# Grounding wires.



## Gizmo (Dec 6, 2010)

Alright, here's a major source of confusion I'm having, as an electrical engineer:

I've seen and heard of grounding wires for aquariums, and I readily accept the knowledge that a failed electrical appliance submerged in an aquarium poses a significant threat to anyone who touches the water and makes themselves a path between the electrified tank and earth ground (assuming you have bare feet). However, what are these grounding wires supposed to do? Do they ground to the gravel in the tank? Because that, in my opinion, is not true ground. It is merely some gravel encased in a perfect insulator (glass, or in the case of acrylic, a giant water balloon and the electrical arc is the pin). Do they ground the tank water to an electrical outlet's ground? That would make more sense to me, however, that would do one of two things: Either one, the short circuit will blow a circuit breaker or even worse a fuse, or two, it will melt the wire and light the room on fire.

Either way, the fish are going to be fine since they are not grounded and neither is/should the tank water be.

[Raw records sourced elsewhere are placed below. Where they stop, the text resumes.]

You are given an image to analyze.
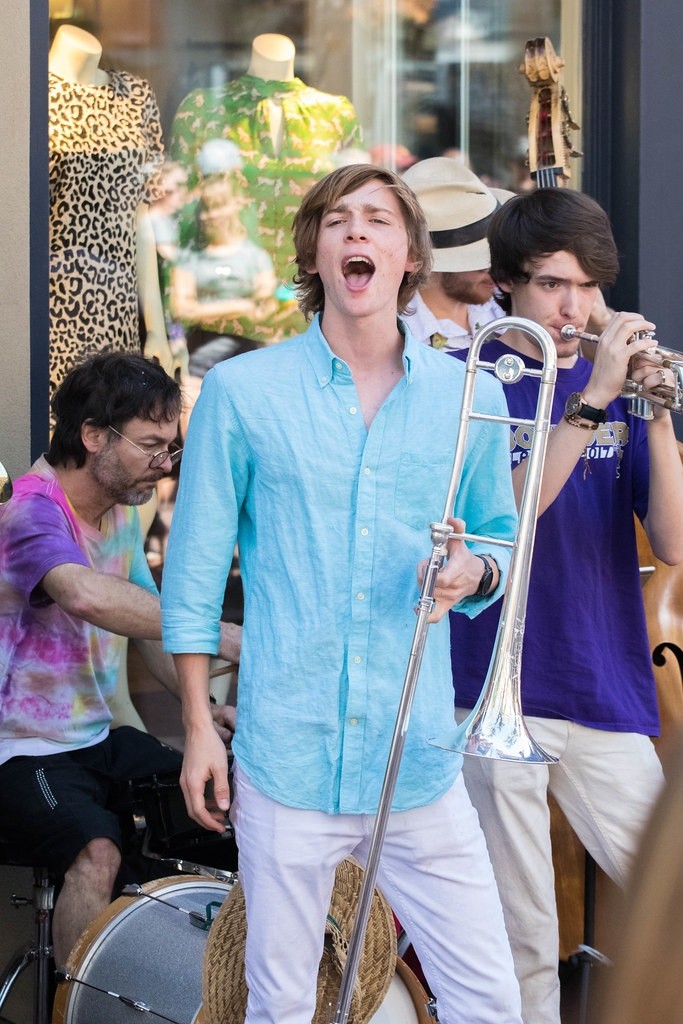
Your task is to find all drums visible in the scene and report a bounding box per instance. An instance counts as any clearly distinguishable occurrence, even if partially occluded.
[54,874,438,1024]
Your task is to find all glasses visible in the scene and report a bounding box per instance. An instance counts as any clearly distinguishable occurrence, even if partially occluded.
[108,426,183,471]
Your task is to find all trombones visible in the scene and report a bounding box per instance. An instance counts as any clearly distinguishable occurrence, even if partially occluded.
[333,315,559,1023]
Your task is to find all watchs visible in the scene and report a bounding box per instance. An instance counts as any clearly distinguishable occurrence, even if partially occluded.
[565,391,609,424]
[475,555,494,599]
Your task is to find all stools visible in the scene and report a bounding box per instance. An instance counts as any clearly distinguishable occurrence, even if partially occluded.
[0,839,60,1024]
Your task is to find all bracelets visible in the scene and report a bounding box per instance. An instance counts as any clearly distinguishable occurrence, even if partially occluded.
[564,415,599,431]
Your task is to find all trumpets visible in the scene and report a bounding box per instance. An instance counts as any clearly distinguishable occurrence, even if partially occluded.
[561,324,683,419]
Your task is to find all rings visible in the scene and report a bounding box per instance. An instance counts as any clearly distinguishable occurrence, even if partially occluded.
[657,370,666,383]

I'm guessing these grounding wires go from tank water to wall outlet to avoid humans getting zapped, correct? Might have to get one, if so. That makes sense in my nerdy electrical mind, I just hope the wire gauge is strong enough to stand 3-12 amps at 120 volts and the breakers actually blow or you're gonna have a fire on your hands.
*c/p*


----------



## jrman83 (Jul 9, 2010)

Never heard of it, but I guess I could see the use of them. There is really only one threat in your tank and that it your heater. I guess you could throw powerheads in there too.


----------



## ksturm079 (Jan 10, 2011)

I'm new to the aquarium world but commercial electrical installation does pay the bills so I'll throw my two cents in.

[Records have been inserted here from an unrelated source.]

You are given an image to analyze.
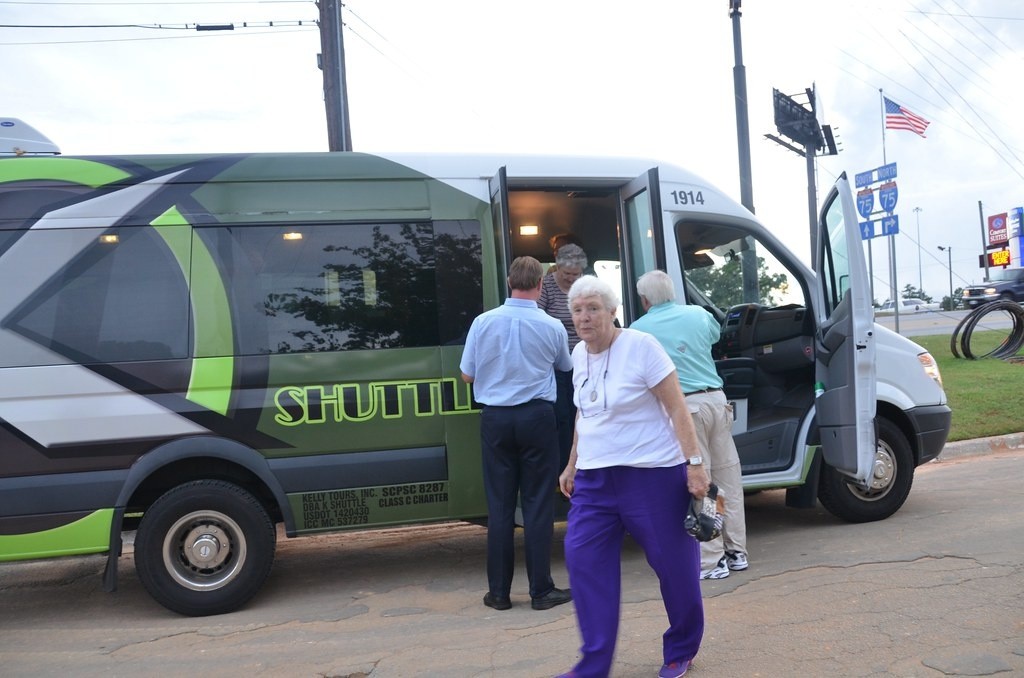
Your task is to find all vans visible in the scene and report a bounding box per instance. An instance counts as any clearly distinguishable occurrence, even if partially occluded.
[0,116,954,617]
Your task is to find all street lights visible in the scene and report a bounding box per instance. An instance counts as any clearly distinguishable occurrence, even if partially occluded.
[937,246,954,311]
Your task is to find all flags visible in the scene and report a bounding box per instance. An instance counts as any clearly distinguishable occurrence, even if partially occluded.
[883,96,930,139]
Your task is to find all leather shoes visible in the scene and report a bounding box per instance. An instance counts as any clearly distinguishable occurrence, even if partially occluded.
[483,591,512,609]
[532,588,572,611]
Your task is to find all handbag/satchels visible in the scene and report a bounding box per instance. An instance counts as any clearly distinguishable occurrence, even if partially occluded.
[683,481,725,543]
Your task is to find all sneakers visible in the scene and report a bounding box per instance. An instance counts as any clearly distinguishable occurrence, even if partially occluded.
[553,671,575,678]
[658,658,692,678]
[699,557,730,579]
[726,550,748,570]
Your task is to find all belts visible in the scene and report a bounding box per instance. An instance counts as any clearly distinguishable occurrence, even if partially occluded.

I haven't seen these grounding wires you speak of but I agree with your statement that grounding it into the substrate within the aquarium would not provide an adequate grounding means. That being said, a grounding means already exists as soon as you plug an appliance into an outlet.

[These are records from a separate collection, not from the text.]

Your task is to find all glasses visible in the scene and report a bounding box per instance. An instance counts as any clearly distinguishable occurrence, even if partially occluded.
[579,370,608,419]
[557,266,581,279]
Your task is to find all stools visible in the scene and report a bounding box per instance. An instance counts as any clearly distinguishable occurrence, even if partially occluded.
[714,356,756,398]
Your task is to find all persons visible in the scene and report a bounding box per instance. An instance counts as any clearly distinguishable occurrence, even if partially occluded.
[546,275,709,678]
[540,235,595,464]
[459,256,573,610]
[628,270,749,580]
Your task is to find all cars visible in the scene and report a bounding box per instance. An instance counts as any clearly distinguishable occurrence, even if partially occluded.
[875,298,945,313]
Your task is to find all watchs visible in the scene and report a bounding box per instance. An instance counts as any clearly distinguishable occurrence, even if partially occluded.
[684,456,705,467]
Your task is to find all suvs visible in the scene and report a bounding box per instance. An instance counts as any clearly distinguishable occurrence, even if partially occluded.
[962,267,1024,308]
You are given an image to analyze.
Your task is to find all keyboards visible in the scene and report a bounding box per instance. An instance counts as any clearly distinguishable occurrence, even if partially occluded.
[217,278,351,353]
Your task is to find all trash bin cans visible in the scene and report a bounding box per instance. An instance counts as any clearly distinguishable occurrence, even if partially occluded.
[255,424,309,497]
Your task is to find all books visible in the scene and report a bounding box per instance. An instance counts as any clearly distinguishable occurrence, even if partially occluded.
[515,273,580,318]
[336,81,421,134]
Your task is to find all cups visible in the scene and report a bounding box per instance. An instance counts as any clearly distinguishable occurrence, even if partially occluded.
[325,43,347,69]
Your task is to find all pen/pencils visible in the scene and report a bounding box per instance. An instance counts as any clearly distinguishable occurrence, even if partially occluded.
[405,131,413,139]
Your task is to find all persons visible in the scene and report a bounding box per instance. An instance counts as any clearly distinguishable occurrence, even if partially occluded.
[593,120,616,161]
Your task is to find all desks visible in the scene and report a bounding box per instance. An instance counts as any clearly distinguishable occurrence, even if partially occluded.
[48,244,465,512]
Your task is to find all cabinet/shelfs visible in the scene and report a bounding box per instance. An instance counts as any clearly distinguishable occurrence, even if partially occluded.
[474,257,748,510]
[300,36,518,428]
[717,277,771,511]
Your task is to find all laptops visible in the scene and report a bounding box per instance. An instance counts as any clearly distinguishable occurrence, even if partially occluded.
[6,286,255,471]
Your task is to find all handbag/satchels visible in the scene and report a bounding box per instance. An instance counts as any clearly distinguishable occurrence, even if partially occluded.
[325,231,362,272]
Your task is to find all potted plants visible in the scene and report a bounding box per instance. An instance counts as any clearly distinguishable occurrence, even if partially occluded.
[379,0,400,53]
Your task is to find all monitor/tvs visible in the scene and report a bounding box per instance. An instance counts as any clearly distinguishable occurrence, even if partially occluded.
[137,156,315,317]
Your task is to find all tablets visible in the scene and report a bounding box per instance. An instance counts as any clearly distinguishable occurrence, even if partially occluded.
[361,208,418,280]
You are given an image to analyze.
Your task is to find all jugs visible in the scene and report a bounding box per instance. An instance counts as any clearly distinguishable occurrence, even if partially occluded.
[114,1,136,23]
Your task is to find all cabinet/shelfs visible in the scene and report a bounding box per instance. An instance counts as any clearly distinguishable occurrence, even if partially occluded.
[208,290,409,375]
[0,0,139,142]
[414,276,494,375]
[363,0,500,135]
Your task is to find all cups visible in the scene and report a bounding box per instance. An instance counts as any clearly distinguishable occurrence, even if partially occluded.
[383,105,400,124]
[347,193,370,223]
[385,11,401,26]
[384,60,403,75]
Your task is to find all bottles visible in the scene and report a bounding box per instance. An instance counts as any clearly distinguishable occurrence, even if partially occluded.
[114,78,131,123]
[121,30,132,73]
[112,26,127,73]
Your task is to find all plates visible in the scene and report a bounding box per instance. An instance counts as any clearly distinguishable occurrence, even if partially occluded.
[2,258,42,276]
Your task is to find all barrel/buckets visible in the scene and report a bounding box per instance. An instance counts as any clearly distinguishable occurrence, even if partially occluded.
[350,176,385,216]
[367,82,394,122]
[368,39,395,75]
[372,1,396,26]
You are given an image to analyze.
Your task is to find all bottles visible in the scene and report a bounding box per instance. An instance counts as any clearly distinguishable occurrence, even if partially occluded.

Are you referring to pond/fountain equipment that is made to go outside? Does this equipment come with a plug and cord or did it need to be hardwired?

Either way a proper electrical installation for an aquarium should include a ground fault circuit interrupter as either the outlet itself or as the breaker that provides overcurrent protection for the outlets in question. That would almost certainly negate your doomsday house fire scenario.

Finally see what gauge the grounding wire is, even an 18-gauge conductor rated at 90 degree Celsius is allowed 14A by NEC Table 310.16.


----------



## WhiteGloveAquatics (Sep 3, 2009)

They are grounding probes, they are useful if you are using pure water as pure water is non-conductive.

Ultralife Titanium Grounding Probe

there are a few styles but this one is the simpliest in form as it uses the eyelet grounding point rather then that and a 3 prong. They get attached to an electrical outlet. Its mainly used for stray voltage and not something that a GFCI can trip with.


----------



## Gizmo (Dec 6, 2010)

Glad I asked you guys! And it looks like the grounding wire I was looking at might in fact be for a pond as suggested.

Thanks everybody!


----------



## Mark13 (Oct 21, 2010)

There are grounding probes for aquariums, the probe contacts the water only, not the gravel at all. The cord has a 3-prong plug on it, but only one wire inside it. That single wire goes to the third prong/contact only, the other two prongs are dead, and only serve to help hold the cord plug onto the wall plug.

This is for stray voltage, and should not be assumed to take the place of a GFCI. USE A GFCI WITH ALL AQUARIUMS, either at the plug, or at the circuit breaker.


----------